→ Exercise instructions:
Repeat the lines below word for word, starting with the first and ending with the line that contains "小区全面加强疫情防控,疫情防控社区防火". Leave the pictures out of your answer.

→ Working data:
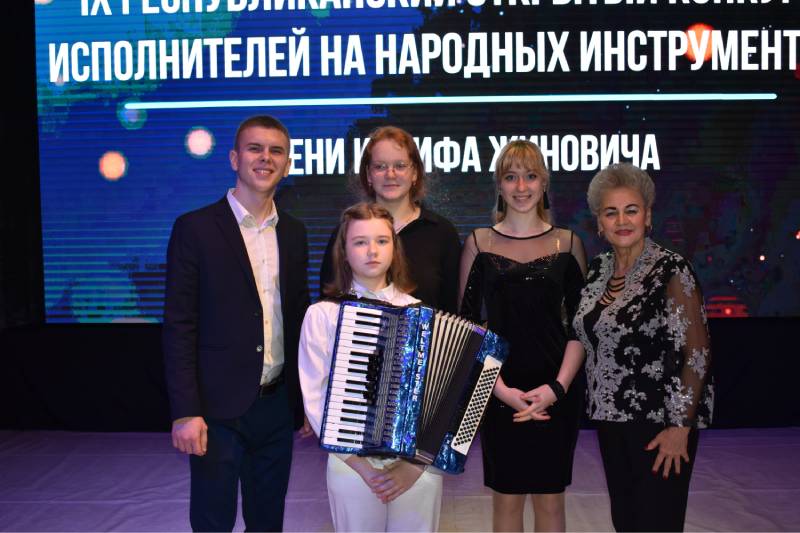 Учащиеся Могилевской гимназии-колледжа искусств завоевали 12 наград Республиканского конкурса исполнителей на народных инструментах имени И.И. Жиновича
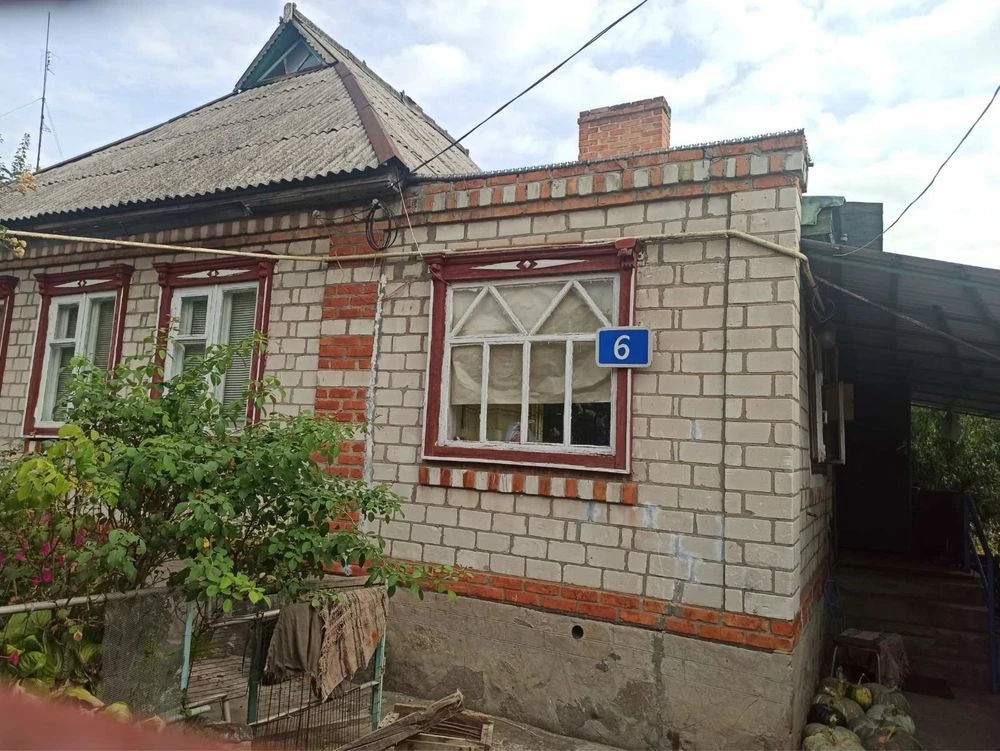 Продаж будинку - обмін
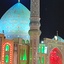 Profile picture of ‌رقیه هوشیار‌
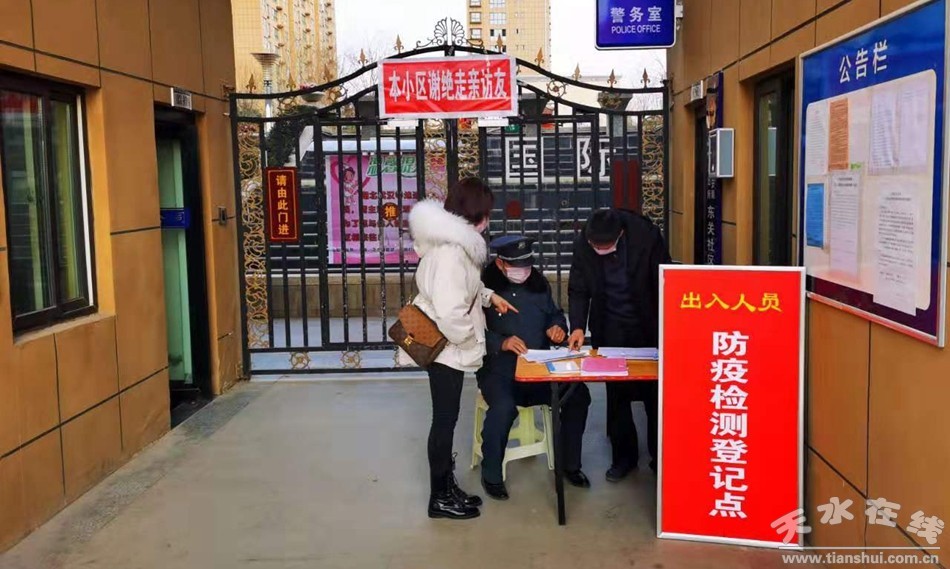 小区全面加强疫情防控,疫情防控社区防火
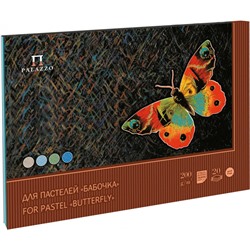 Альбом Планшет д/пастелей  Palazzo Бабочка А-3 20 л. 4цвета ПБ/А3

→ Exercise output:
 Учащиеся Могилевской гимназии-колледжа искусств завоевали 12 наград Республиканского конкурса исполнителей на народных инструментах имени И.И. Жиновича
 Продаж будинку - обмін
 Profile picture of ‌رقیه هوشیار‌
 小区全面加强疫情防控,疫情防控社区防火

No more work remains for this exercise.